Serialization¶
When we communicate data between computers we first convert that data into a sequence of bytes that can be communicated across the network. Choices made in serialization can affect performance and security.
The standard Python solution to this, Pickle, is often but not always the right solution. Dask uses a number of different serialization schemes in different situations. These are extensible to allow users to control in sensitive situations and also to enable library developers to plug in more performant serialization solutions.
This document first describes Dask’s default solution for serialization and then discusses ways to control and extend that serialiation.
Defaults¶
There are three kinds of messages passed through the Dask network:
Small administrative messages like “Worker A has finished task X” or “I’m running out of memory”. These are always serialized with msgpack.
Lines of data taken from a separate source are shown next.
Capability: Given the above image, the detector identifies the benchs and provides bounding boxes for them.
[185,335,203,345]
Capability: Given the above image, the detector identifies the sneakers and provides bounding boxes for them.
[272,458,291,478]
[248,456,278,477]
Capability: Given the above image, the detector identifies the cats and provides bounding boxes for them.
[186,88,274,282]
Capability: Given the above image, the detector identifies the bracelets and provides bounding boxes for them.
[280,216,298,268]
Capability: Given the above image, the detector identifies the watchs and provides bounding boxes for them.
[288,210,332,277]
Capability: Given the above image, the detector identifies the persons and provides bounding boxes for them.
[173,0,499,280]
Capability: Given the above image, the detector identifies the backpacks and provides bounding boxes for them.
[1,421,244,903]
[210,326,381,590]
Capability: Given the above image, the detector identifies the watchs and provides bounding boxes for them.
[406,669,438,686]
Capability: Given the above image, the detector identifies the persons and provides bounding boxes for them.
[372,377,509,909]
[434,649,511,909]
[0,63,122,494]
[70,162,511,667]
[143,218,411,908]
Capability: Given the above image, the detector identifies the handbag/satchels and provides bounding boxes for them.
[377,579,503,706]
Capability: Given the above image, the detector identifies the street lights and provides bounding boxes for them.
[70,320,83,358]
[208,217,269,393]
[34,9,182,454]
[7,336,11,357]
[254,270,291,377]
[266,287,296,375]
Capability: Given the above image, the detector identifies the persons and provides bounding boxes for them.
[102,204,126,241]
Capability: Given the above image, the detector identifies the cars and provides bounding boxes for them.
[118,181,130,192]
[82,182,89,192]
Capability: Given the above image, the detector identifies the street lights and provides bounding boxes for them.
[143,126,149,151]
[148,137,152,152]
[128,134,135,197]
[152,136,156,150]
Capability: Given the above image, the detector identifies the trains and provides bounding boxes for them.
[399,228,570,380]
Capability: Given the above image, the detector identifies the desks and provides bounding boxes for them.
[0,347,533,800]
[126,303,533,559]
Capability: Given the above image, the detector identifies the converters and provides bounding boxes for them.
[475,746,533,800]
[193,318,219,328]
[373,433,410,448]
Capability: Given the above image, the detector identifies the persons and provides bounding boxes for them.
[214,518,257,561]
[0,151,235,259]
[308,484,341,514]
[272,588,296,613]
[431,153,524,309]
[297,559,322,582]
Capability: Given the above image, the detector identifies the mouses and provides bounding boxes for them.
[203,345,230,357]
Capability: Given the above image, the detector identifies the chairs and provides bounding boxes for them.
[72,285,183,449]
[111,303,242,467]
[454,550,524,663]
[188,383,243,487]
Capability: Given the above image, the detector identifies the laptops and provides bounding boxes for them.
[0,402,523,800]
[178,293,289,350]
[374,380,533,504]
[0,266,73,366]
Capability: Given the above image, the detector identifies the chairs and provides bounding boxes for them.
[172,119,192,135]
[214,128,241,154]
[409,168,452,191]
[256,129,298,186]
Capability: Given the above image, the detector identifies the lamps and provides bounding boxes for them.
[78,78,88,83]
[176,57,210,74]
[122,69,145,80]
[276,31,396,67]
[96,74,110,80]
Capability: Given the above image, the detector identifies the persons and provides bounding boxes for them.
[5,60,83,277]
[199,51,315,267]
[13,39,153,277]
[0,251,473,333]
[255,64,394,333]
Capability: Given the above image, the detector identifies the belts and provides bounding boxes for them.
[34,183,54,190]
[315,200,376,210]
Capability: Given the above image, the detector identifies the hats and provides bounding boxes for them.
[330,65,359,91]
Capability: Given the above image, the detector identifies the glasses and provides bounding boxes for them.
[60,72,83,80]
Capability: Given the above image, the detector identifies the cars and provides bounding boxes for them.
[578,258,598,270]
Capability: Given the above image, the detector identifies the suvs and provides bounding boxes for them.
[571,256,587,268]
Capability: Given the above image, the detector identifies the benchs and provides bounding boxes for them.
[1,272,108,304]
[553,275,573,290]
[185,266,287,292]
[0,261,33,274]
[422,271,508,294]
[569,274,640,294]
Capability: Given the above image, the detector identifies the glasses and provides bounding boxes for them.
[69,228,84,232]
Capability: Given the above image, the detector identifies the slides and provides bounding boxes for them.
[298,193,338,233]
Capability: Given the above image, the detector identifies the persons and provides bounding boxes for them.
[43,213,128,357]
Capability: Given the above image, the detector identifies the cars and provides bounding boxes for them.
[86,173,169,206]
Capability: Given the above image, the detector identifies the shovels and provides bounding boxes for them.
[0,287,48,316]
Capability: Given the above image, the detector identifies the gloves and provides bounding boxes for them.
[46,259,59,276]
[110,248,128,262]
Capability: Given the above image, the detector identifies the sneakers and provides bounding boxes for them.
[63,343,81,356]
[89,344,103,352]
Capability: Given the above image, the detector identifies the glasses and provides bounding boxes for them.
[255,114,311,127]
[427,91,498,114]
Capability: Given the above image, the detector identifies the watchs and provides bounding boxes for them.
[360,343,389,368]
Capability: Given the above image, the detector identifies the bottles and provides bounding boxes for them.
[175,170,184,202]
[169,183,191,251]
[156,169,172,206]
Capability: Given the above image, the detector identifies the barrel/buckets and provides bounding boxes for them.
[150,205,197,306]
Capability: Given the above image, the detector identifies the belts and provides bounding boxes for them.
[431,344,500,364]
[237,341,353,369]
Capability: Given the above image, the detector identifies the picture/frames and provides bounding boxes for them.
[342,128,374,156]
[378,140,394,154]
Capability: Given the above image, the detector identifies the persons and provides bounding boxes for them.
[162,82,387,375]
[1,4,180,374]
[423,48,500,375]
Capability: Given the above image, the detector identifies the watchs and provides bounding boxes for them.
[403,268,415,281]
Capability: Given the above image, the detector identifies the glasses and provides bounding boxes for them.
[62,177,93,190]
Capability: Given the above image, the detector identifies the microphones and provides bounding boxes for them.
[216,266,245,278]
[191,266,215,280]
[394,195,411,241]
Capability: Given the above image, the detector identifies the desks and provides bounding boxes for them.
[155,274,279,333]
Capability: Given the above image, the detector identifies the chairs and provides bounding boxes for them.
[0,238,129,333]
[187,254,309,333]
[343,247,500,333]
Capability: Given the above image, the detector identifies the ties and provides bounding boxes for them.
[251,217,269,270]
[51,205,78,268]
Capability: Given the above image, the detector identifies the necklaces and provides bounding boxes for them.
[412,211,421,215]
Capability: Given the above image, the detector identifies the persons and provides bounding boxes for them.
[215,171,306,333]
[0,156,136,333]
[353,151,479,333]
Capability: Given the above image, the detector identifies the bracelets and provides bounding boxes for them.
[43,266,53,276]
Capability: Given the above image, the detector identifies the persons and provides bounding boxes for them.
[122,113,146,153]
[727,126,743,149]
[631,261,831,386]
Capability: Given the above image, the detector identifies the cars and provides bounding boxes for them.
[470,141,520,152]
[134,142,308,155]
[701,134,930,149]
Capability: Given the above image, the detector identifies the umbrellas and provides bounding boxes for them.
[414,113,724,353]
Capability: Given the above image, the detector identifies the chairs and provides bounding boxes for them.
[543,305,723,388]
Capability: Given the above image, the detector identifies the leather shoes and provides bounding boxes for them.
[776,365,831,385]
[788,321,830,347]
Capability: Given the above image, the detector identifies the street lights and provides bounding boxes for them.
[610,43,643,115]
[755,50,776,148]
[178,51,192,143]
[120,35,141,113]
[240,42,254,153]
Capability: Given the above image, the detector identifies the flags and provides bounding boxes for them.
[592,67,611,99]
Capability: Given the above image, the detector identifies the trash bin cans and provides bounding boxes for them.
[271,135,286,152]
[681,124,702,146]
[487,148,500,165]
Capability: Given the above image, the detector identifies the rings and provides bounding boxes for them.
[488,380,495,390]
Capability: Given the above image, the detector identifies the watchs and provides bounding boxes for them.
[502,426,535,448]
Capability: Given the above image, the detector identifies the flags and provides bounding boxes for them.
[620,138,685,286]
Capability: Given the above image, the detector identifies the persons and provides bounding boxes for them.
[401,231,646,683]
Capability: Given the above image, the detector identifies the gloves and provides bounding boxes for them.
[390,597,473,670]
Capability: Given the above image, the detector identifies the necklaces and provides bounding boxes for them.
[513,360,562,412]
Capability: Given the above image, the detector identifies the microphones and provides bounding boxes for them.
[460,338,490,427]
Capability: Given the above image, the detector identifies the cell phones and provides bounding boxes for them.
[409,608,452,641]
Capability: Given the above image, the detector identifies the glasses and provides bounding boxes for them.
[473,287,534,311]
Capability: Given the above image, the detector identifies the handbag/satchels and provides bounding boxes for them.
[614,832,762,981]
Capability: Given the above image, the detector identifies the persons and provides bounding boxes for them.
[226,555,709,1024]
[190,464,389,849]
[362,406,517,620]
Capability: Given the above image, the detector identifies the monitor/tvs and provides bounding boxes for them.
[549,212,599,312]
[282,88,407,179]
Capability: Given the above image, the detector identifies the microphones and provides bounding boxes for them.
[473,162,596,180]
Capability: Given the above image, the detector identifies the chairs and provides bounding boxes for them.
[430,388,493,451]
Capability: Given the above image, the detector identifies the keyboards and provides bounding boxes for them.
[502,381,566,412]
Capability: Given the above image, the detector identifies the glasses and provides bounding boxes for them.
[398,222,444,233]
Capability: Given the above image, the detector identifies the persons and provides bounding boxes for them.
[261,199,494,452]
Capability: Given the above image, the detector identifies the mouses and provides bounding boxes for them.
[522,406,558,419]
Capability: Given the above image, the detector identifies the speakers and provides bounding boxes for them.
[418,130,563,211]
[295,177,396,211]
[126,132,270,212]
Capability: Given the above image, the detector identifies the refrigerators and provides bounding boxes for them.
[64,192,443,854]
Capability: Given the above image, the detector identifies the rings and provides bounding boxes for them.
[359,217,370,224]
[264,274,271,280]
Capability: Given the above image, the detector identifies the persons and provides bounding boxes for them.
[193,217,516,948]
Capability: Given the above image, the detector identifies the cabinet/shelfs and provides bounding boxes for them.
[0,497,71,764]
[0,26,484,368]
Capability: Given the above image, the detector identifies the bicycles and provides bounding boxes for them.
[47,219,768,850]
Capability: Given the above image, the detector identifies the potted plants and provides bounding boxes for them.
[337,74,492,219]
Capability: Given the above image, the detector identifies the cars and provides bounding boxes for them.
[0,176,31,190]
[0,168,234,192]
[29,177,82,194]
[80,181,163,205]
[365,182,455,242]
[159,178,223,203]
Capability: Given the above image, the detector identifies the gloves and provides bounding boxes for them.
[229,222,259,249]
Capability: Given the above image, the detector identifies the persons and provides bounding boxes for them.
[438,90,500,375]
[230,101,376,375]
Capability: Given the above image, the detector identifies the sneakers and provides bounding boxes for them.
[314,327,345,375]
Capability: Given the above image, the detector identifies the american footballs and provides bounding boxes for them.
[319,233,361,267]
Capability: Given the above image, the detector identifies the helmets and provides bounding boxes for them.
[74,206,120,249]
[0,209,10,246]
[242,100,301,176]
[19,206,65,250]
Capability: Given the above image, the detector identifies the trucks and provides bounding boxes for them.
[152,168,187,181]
Movement of program data, such as Numpy arrays and Pandas dataframes. This uses a combination of pickle and custom serializers and is the topic of the next section
Computational tasks like
f(x)
that are defined and serialized on client processes and deserialized and run on worker processes. These are serialized using a fixed scheme decided on by those libraries. Today this is a combination of pickle and cloudpickle.
Serialization families¶
Use¶
For the movement of program data (item 2 above) we can use a few different families of serializers. By default the following families are built in:
Pickle and cloudpickle
Msgpack
Custom per-type serializers that come with Dask for the special serialization of important classes of data like Numpy arrays
You can choose which families you want to use to serialize data and to deserialize data when you create a Client
from dask.distributed import Client
client = Client('tcp://scheduler-address:8786',
serializers=['dask', 'pickle'],
deserializers=['dask', 'msgpack'])
This can be useful if, for example, you are sensitive about receiving Pickle-serialized data for security reasons.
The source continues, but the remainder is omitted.